- Sampah menjadi persoalan yang belum menemukan solusi di DIY
- Ribuan ton sampah organik di DIY belum tertangani
- UNISA hadir ke sejumlah wilayah di Sleman untuk memberikan inovasi penanganan sampah berupa biopori
SuaraJogja.id - Persoalan sampah masih menjadi pekerjaan rumah besar di DIY.
Padahal pada 2026 mendatang, Pemda DIY memastikan TPA Piyungan tidak akan lagi bisa menampung sampah dari kabupaten/kota di DIY.
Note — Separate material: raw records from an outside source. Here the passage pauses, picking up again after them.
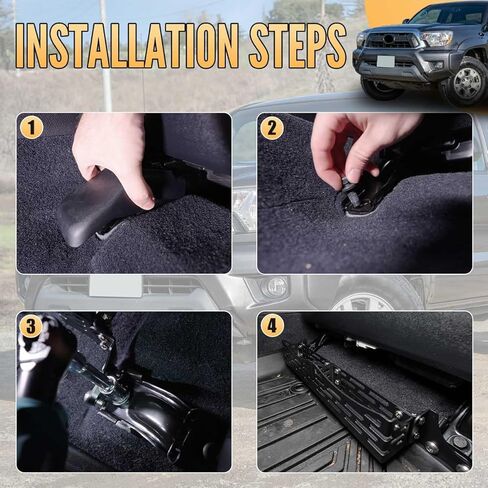 INSTALLATION STEPS

1

2

3

4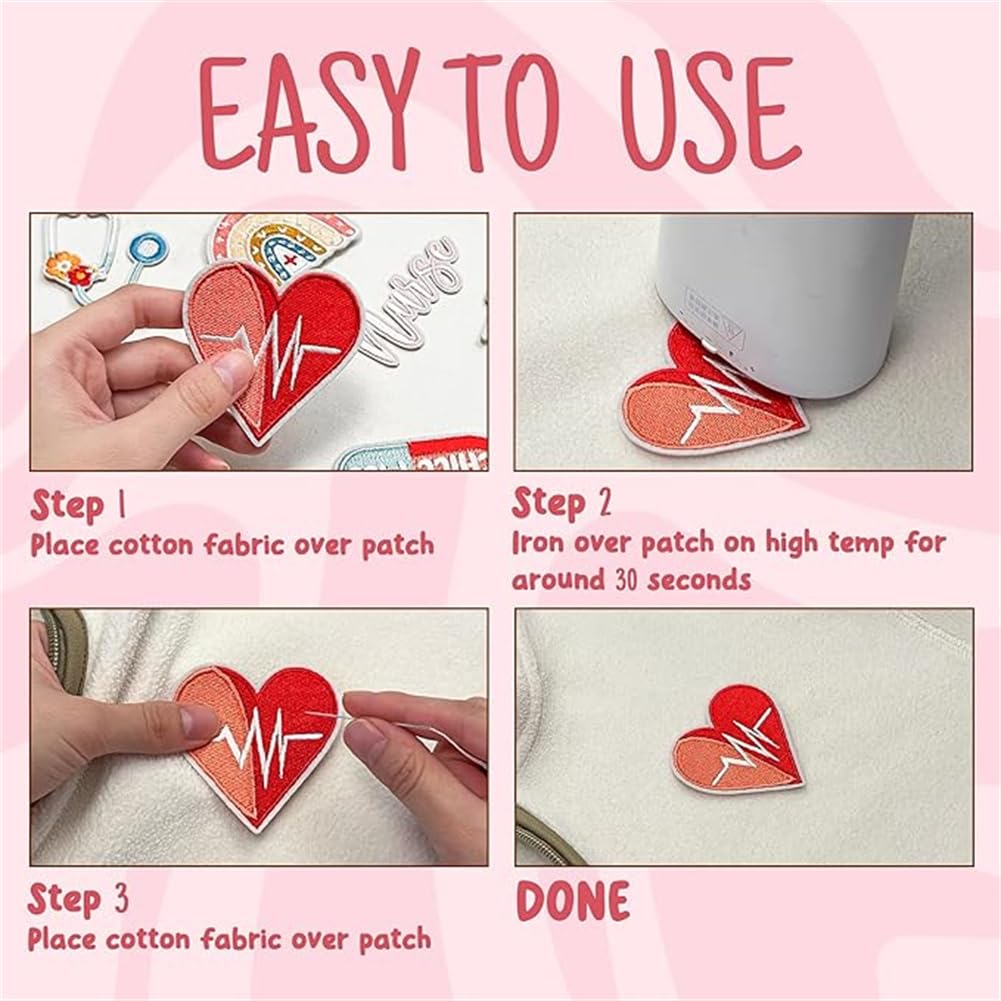 EASY TO USE

Nurse

Step 1
Place cotton fabric over patch

Step 2
Iron over patch on high temp for around 30 seconds

Step 3
Place cotton fabric over patch

DONE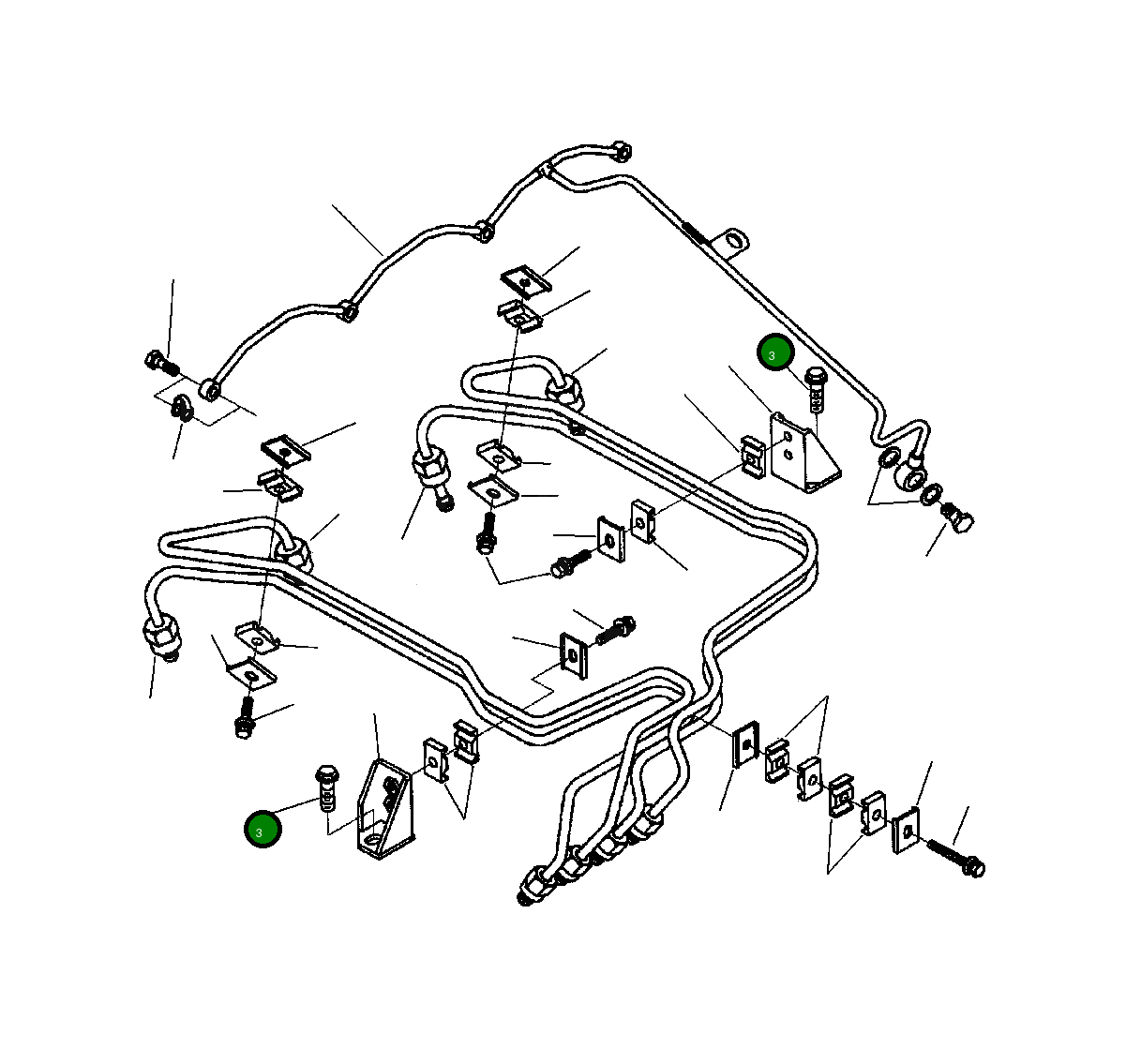 3

3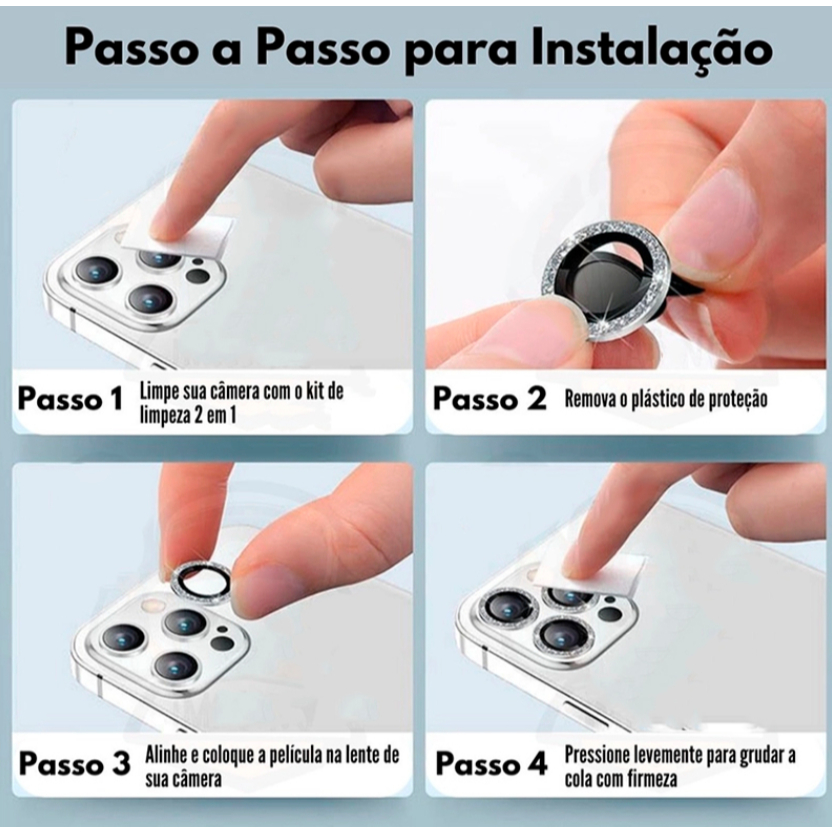 Passo a Passo para Instalação

Passo 1 Limpe sua câmera com o kit de limpeza 2 em 1

Passo 2 Remova o plástico de proteção

Passo 3 Alinhe e coloque a película na lente de sua câmera

Passo 4 Pressione levemente para grudar a cola com firmeza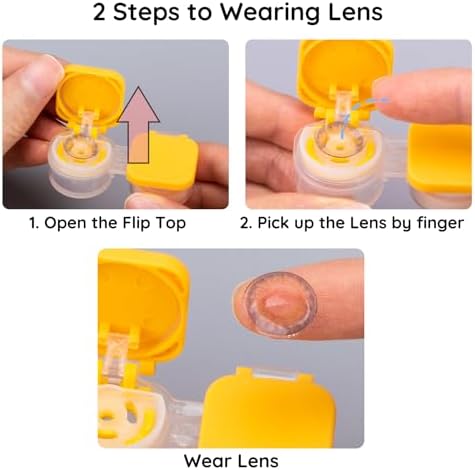 2 Steps to Wearing Lens

1. Open the Flip Top

2. Pick up the Lens by finger

Wear Lens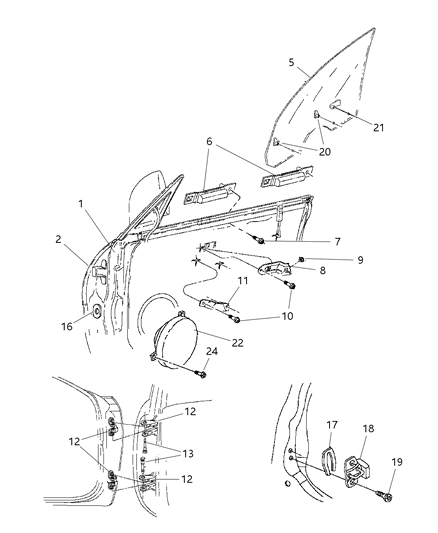 5
21
20
6
1
2
7
9
8
11
10
16
22
24
12
12
13
12
17
18
19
Padahal setiap hari, Kabupaten Sleman saja memproduksi sekitar 602 ton sampah.
Dari jumlah itu 47–50 persen di antaranya berupa sampah organik.
Baca Juga:STOP Bakar Sampah! Bupati Bantul Desak Warga Lakukan Ini untuk Selamatkan Lingkungan
Sementara itu, di Kota Yogyakarta potensi timbunan sampah mingguan mencapai 1.423 ton. Sedangkan kapasitas pengolahan hanya sekitar 1.650 ton per minggu.
Artinya, ribuan ton sampah organik belum tertangani secara optimal.
Menjawab tantangan ini, 2.000 mahasiswa baru (maba) Unisa Yogyakarta terjun ke sejumlah dusun di Sleman untuk membantu warga mengolah sampah organik.
Mereka memperkenalkan inovasi sederhana bernama Losida atau Lodong Sisa Dapur serta ember tumpuk dan lubang biopori.
"Losida ini bisa jadi solusi murah dan praktis untuk mengubah sisa makanan menjadi lindi dan kompos," ujar Rektor Unisa, Warsiti di Yogyakarta, Senin (15/9/2025).
Baca Juga:Jogja Siaga Banjir, Peta Risiko Bencana Diperbarui, Daerah Ini Masuk Zona Merah
Pengolahan sampah organik ini, menurut Warsiti sangat penting.
Sebab seringkali warga justru menyepelekan sampah organik. Karenanya perubahan perilaku merawat lingkungan sangat dibutuhkan.
"Sampah organik sebenarnya mudah diolah, tapi sering disepelekan," ungkapnya.
Program ini, lanjutnya merupakan kelanjutan dari inisiatif pengolahan sampah plastik yang pernah dijalankan sebelumnya.
Tahun ini fokus pengolahan sampah diarahkan pada sampah organik yang selama ini paling banyak dihasilkan rumah tangga.
Mahasiswa membantu warga membuat ember tumpuk yang berisi lapisan tanah dan sampah dapur.
Saat sampah terurai, cairan lindi yang dihasilkan bisa dimanfaatkan sebagai pupuk tanaman di pekarangan.
Mereka juga membuat teknologi sederhana dalam bentuk lodok atau lubang biopori dari pipa pralon yang ditutup tanah.
Warga diajarkan membuang sampah organik di lodok yang dibangun di rumah-rumah mereka.
"Kalau dilakukan terus menerus, hasilnya bisa ekonomis. Bahkan, anak-anak bisa ikut mempraktikkan di rumah. Tidak harus ukuran besar, ember kecil pun bisa," jelasnya.
Sementara Kepala Dusun Cambahan, Solihin Nurcahyo mengaku inisiatif mahasiswa membawa dampak positif, sekaligus menyadarkan pentingnya kemandirian dalam mengolah sampah.
"Sebab selama ini walaupun sudah ada petugas sampah lewat iuran, banyak warga yang menyepelekan pengolahan sampah dapur mereka," jelasnya.
Ia menambahkan, program ini masih percontohan, sehingga satu ember tumpuk dipakai bersama tiga rumah.
Namun ke depan, diharapkan setiap RT bisa memiliki fasilitas serupa.
Tantangan terbesar, menurutnya, adalah kesadaran memilah sampah sejak dari rumah.
Banyak warga yang merasa sudah membayar iuran sampah, sehingga tidak peduli lagi pada proses pengelolaan.
"Itu yang paling sulit. Padahal plastik ini sangat sulit diatasi. Jalan beberapa langkah saja sudah ketemu plastik," ujarnya.
Salah seorang mahasiswa, Nayla Nabila mengungkapkan gerakan ini bukan hanya sebatas praktik, tapi juga membawa pesan edukasi.
Lewat aksi di lapangan, mereka mengajak masyarakat mengubah cara pandang terhadap sampah, dari yang dianggap beban menjadi sumber manfaat.
"Sampah organik ternyata bisa diolah menjadi pupuk yang bermanfaat, ini yang coba kami sosialisasikan ke warga," imbuhnya.